1813: The mortally wounded commander of the USS Chesapeake, Capt. James Lawrence, gave the order, “Don’t give up the ship” during a losing battle with the British frigate HMS Shannon in the War of 1812.
1916: Louis Brandeis took his seat as an associate justice of the U.S. Supreme Court, the first Jewish American to serve on the nation’s highest bench.
1943: A civilian flight from Portugal to England was shot down by Germany during World War II, killing all 17 people aboard, including actor Leslie Howard.
1957: Don Bowden, a student at the University of California at Berkeley, became the first American to break the four-minute mile during a meet in Stockton, Calif., in a time of 3:58.7.
1958: Charles de Gaulle became premier of France, marking the beginning of the end of the Fourth Republic.
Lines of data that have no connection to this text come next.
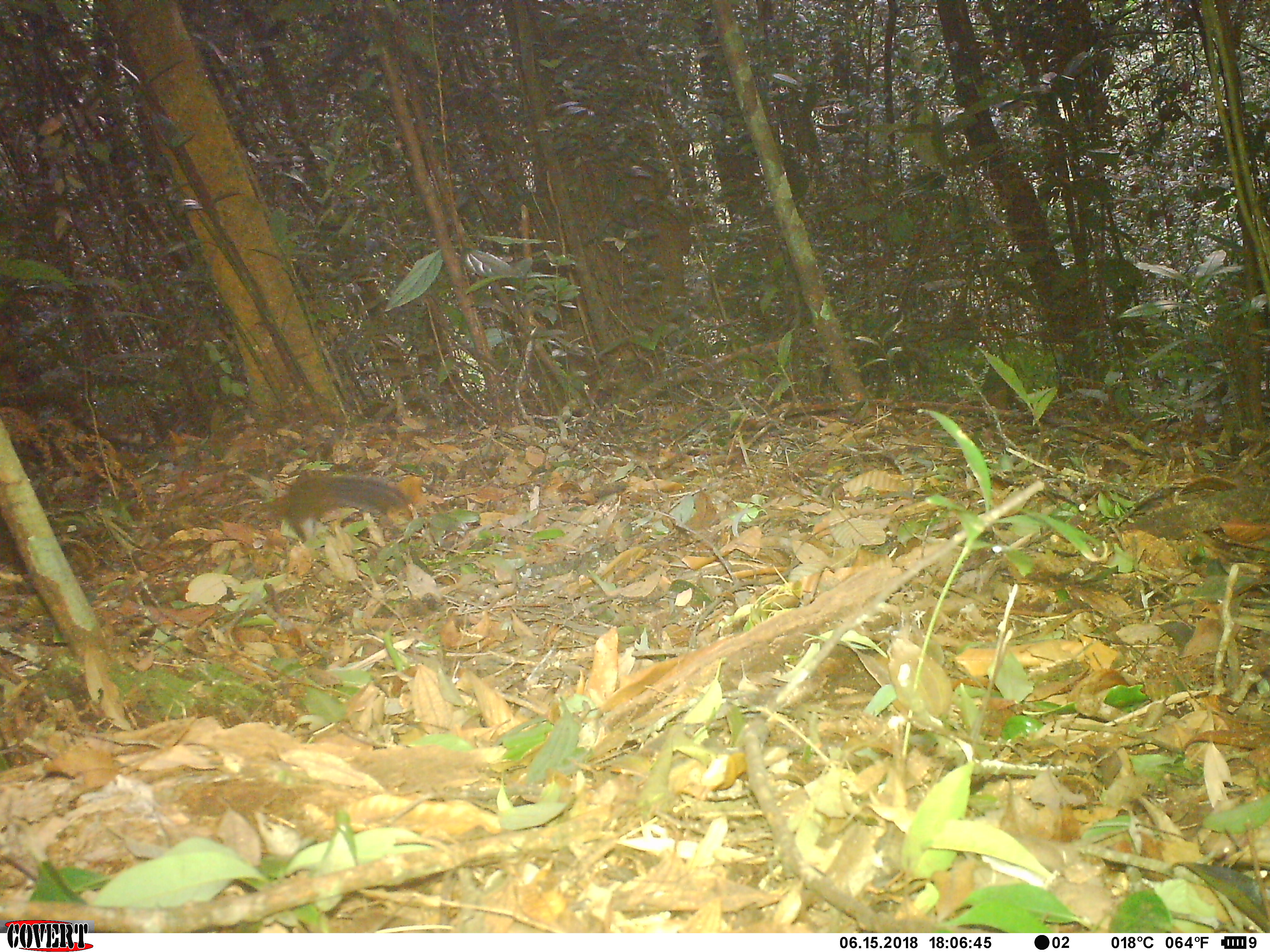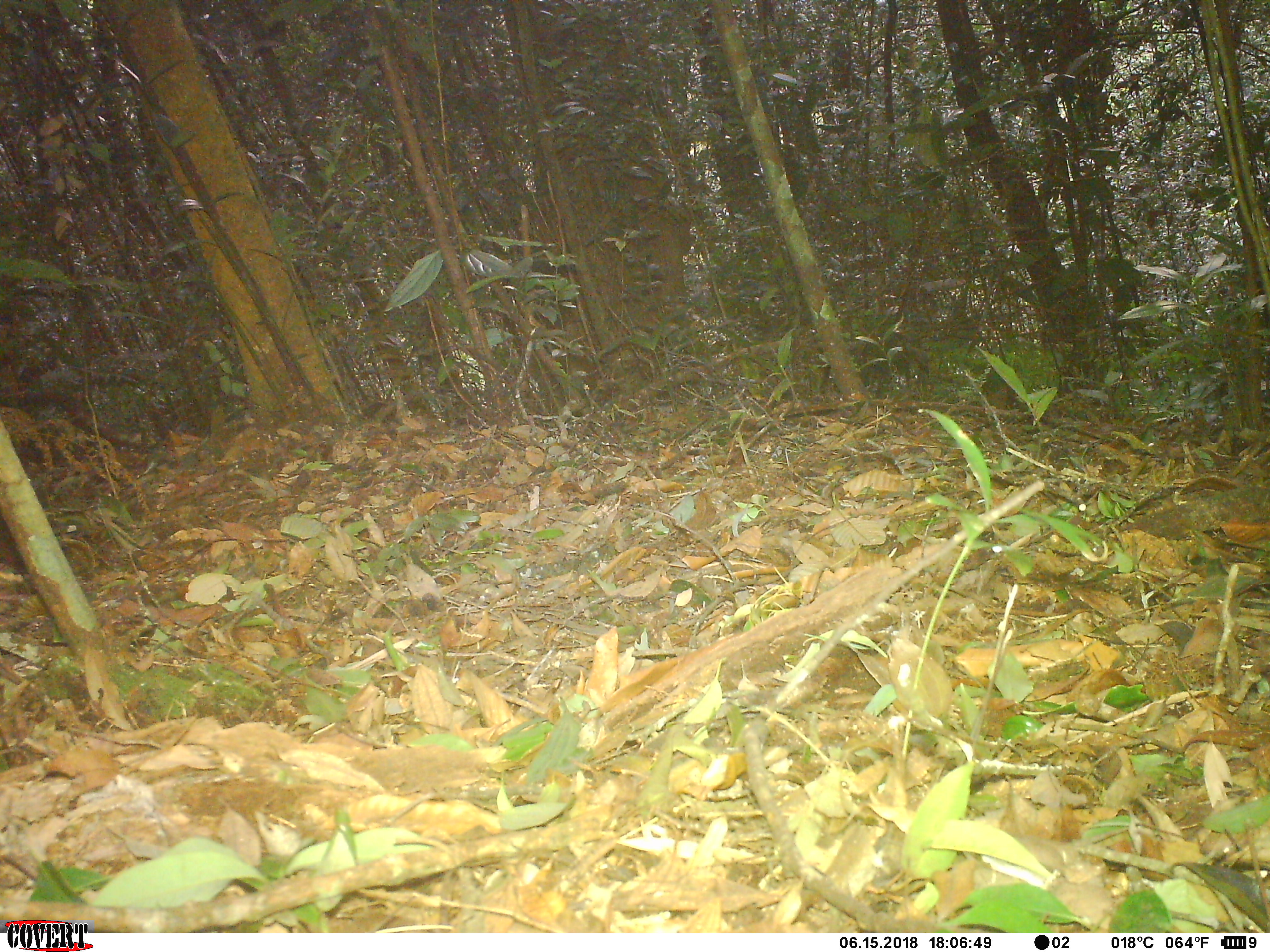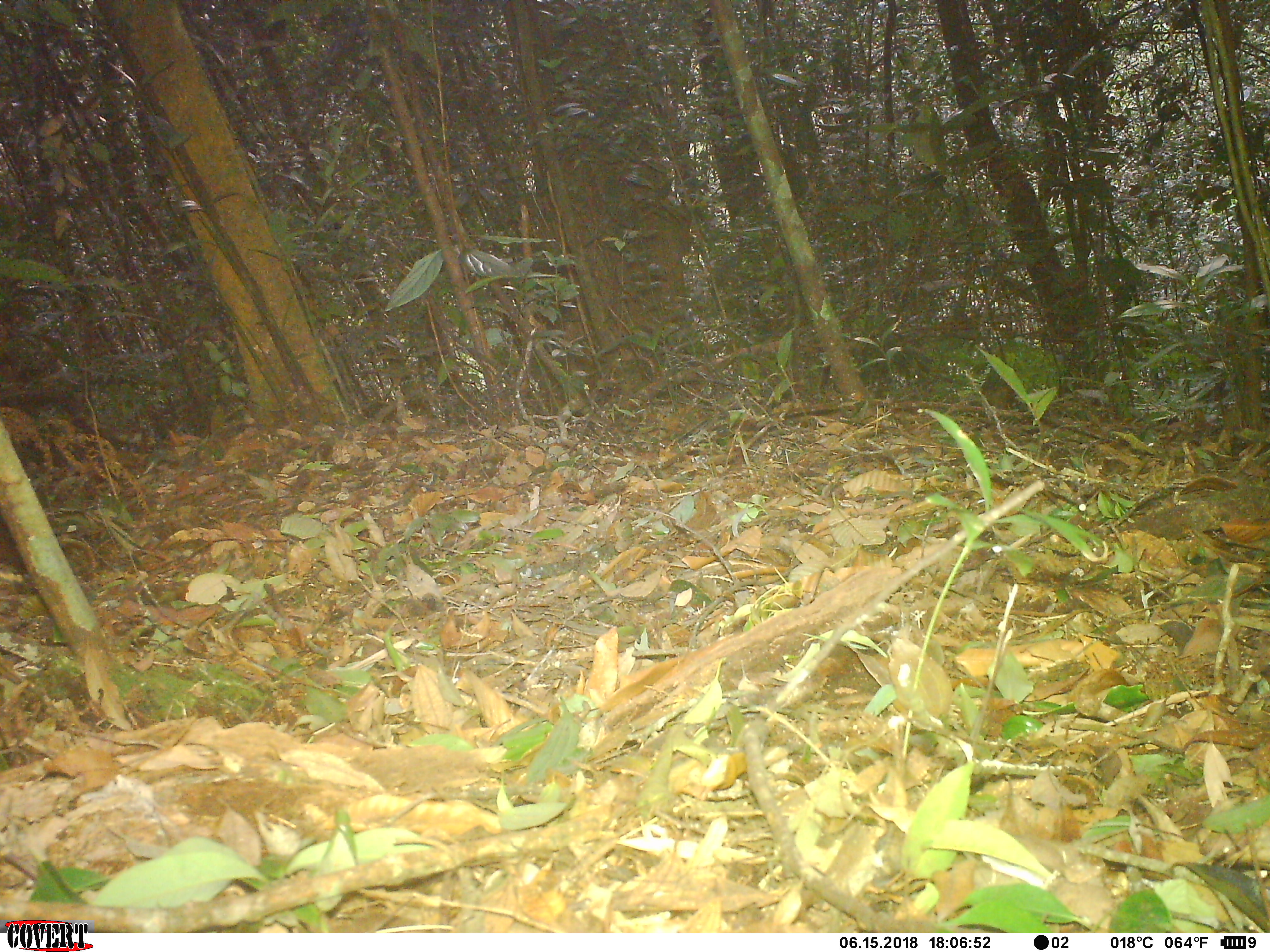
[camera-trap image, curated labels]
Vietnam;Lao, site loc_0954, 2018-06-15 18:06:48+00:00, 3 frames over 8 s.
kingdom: Animalia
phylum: Chordata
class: Mammalia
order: Rodentia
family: Sciuridae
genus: Sciurus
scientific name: Sciurus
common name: squirrel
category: unidentified squirrel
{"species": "unidentified squirrel (squirrel) (Sciurus)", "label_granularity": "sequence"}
1967: The Beatles album “Sgt. Pepper’s Lonely
Hearts Club Band” was released.
1980: Cable News Network made its debut.
2009: General Motors filed for Chapter 11, becoming the largest U.S. industrial company to enter bankruptcy protection.
2013: In a scene reminiscent of the Arab Spring, thousands of people flooded Istanbul’s main square after a crackdown on an anti-government protest turned city streets into a battlefield clouded by tear gas. The death toll rose to nine a day after a tornado struck Oklahoma City. A nationwide smoking ban went into effect for most public spaces in Russia.
2020: Police violently broke up a peaceful and legal protest by thousands of people in Lafayette Park across from the White House, using chemical agents, clubs and punches to send protesters fleeing; the protesters had gathered following the police killing of George Floyd in Minneapolis a week earlier.